### [YOUR OBJECTIVE]
Copy out every one of the records below word for word, omitting the pictures.
##### INPUT MATERIAL
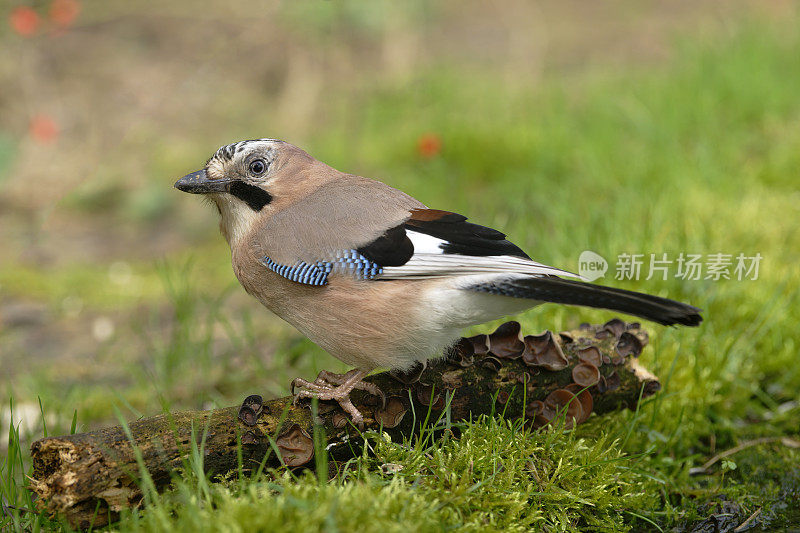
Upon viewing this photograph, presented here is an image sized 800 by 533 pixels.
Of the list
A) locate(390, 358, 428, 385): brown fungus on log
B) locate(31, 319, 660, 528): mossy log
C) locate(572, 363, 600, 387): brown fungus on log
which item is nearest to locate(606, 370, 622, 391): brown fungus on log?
locate(31, 319, 660, 528): mossy log

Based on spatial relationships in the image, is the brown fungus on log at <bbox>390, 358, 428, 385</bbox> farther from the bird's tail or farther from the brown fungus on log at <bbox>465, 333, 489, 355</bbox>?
the bird's tail

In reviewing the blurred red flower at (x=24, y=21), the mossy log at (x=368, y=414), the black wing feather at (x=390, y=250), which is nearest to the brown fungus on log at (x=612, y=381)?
the mossy log at (x=368, y=414)

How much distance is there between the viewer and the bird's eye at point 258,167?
333 centimetres

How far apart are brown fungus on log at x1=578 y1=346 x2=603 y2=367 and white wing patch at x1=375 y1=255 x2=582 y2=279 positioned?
48cm

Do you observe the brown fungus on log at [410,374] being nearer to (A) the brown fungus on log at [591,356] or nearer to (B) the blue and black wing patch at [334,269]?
(B) the blue and black wing patch at [334,269]

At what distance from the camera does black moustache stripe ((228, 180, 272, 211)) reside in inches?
131

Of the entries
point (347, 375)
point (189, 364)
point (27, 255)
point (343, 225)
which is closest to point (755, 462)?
point (347, 375)

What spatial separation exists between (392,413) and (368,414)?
0.30 feet

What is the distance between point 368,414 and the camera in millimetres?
Result: 3025

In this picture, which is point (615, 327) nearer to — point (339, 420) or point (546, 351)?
point (546, 351)

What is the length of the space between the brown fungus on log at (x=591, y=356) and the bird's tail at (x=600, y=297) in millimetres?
529

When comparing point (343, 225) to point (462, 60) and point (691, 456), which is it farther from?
point (462, 60)

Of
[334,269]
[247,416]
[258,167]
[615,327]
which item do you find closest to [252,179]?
[258,167]

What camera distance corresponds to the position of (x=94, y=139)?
9398 mm
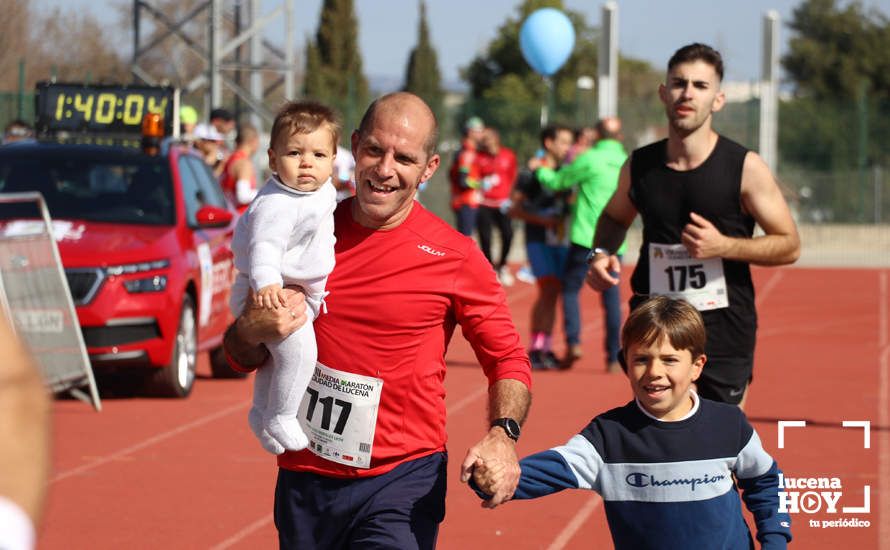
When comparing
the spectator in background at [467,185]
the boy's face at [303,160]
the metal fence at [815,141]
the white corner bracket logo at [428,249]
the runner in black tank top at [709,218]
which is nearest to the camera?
the white corner bracket logo at [428,249]

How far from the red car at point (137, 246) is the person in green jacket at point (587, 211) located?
2.86 meters

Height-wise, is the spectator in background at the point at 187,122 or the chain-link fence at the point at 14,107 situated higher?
the chain-link fence at the point at 14,107

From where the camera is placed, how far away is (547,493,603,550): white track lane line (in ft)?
23.0

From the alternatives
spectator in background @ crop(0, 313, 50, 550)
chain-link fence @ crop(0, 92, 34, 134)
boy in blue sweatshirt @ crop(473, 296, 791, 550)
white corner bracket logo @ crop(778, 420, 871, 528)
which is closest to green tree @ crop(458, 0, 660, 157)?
chain-link fence @ crop(0, 92, 34, 134)

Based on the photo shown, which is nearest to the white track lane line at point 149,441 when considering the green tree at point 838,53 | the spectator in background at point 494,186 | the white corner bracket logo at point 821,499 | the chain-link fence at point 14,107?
Result: the white corner bracket logo at point 821,499

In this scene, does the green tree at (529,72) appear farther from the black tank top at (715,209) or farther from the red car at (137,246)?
the black tank top at (715,209)

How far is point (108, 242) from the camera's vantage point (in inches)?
428

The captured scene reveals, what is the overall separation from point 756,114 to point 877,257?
15.2ft

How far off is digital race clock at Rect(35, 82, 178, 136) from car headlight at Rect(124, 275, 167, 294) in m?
2.70

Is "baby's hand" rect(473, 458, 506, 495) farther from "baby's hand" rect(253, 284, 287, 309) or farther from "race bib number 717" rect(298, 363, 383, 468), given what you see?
"baby's hand" rect(253, 284, 287, 309)

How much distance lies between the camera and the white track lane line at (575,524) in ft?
23.0

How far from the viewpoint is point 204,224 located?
11.2 m

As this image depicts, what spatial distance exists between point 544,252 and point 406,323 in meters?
9.45

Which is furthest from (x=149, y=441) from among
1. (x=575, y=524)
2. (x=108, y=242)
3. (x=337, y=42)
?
(x=337, y=42)
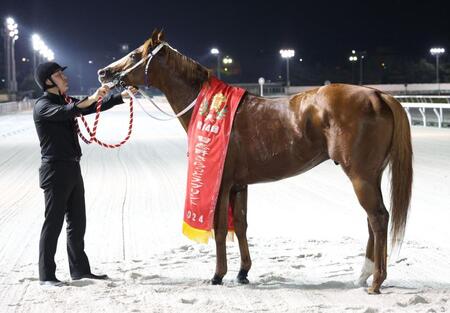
##########
### [EXERCISE SOLUTION]
Upon viewing this photograph, presented here is an image sized 800 by 533 pixels.
Of the list
A) locate(390, 358, 428, 385): brown fungus on log
B) locate(31, 319, 660, 528): mossy log
C) locate(572, 363, 600, 387): brown fungus on log
which item is nearest to locate(606, 370, 622, 391): brown fungus on log?
locate(31, 319, 660, 528): mossy log

Based on spatial relationships in the image, is the brown fungus on log at <bbox>390, 358, 428, 385</bbox> farther from the bird's tail or farther from the brown fungus on log at <bbox>465, 333, 489, 355</bbox>?
the bird's tail

In reviewing the blurred red flower at (x=24, y=21), the mossy log at (x=368, y=414), the black wing feather at (x=390, y=250), which is nearest to the brown fungus on log at (x=612, y=381)?
the mossy log at (x=368, y=414)

How much distance is there between the viewer and the bird's eye at point 258,167?
333 centimetres

How far apart are brown fungus on log at x1=578 y1=346 x2=603 y2=367 and white wing patch at x1=375 y1=255 x2=582 y2=279 positioned?
48cm

Do you observe the brown fungus on log at [410,374] being nearer to (A) the brown fungus on log at [591,356] or nearer to (B) the blue and black wing patch at [334,269]?
(B) the blue and black wing patch at [334,269]

At what distance from the camera does black moustache stripe ((228, 180, 272, 211)) reside in inches?
131

Of the entries
point (347, 375)
point (189, 364)
point (27, 255)
point (343, 225)
which is closest to point (755, 462)?
point (347, 375)

What spatial separation exists between (392,413) and (368,414)?
0.30 feet

What is the distance between point 368,414 and the camera in millimetres?
Result: 3025

In this picture, which is point (615, 327) nearer to — point (339, 420) or point (546, 351)?
point (546, 351)

What is the length of the space between the brown fungus on log at (x=591, y=356) and the bird's tail at (x=600, y=297) in millimetres?
529

When comparing point (343, 225) to point (462, 60) and point (691, 456), which is it farther from?
point (462, 60)

Of
[334,269]
[247,416]
[258,167]
[615,327]
which item do you find closest to [252,179]?
[258,167]

What camera distance corresponds to the position of (x=94, y=139)?
9398 mm
When comparing
the spectator in background at [467,185]
the boy's face at [303,160]
the metal fence at [815,141]
the white corner bracket logo at [428,249]
the runner in black tank top at [709,218]
which is nearest to the camera?
the white corner bracket logo at [428,249]

How far from the red car at point (137, 246) is the person in green jacket at point (587, 211) located?
2.86 meters

Height-wise, is the spectator in background at the point at 187,122 or the chain-link fence at the point at 14,107 situated higher?
the chain-link fence at the point at 14,107

From where the camera is placed, how far away is (547,493,603,550): white track lane line (in ft)?
23.0

From the alternatives
spectator in background @ crop(0, 313, 50, 550)
chain-link fence @ crop(0, 92, 34, 134)
boy in blue sweatshirt @ crop(473, 296, 791, 550)
white corner bracket logo @ crop(778, 420, 871, 528)
which is closest to green tree @ crop(458, 0, 660, 157)?
chain-link fence @ crop(0, 92, 34, 134)

Based on the photo shown, which is nearest to the white track lane line at point 149,441 when considering the green tree at point 838,53 | the spectator in background at point 494,186 | the white corner bracket logo at point 821,499 | the chain-link fence at point 14,107?
Result: the white corner bracket logo at point 821,499

In this scene, does the green tree at (529,72) appear farther from the black tank top at (715,209) or farther from the red car at (137,246)?
the black tank top at (715,209)

How far is point (108, 242) from the camera's vantage point (in inches)?
428

The captured scene reveals, what is the overall separation from point 756,114 to point 877,257?
15.2ft

How far off is digital race clock at Rect(35, 82, 178, 136) from car headlight at Rect(124, 275, 167, 294) in m?
2.70

Is "baby's hand" rect(473, 458, 506, 495) farther from "baby's hand" rect(253, 284, 287, 309) or farther from "race bib number 717" rect(298, 363, 383, 468), given what you see?
"baby's hand" rect(253, 284, 287, 309)

How much distance lies between the camera and the white track lane line at (575,524) in ft?
23.0

How far from the viewpoint is point 204,224 located?
11.2 m

As this image depicts, what spatial distance exists between point 544,252 and point 406,323 in meters?
9.45

Which is furthest from (x=149, y=441) from among
1. (x=575, y=524)
2. (x=108, y=242)
3. (x=337, y=42)
?
(x=337, y=42)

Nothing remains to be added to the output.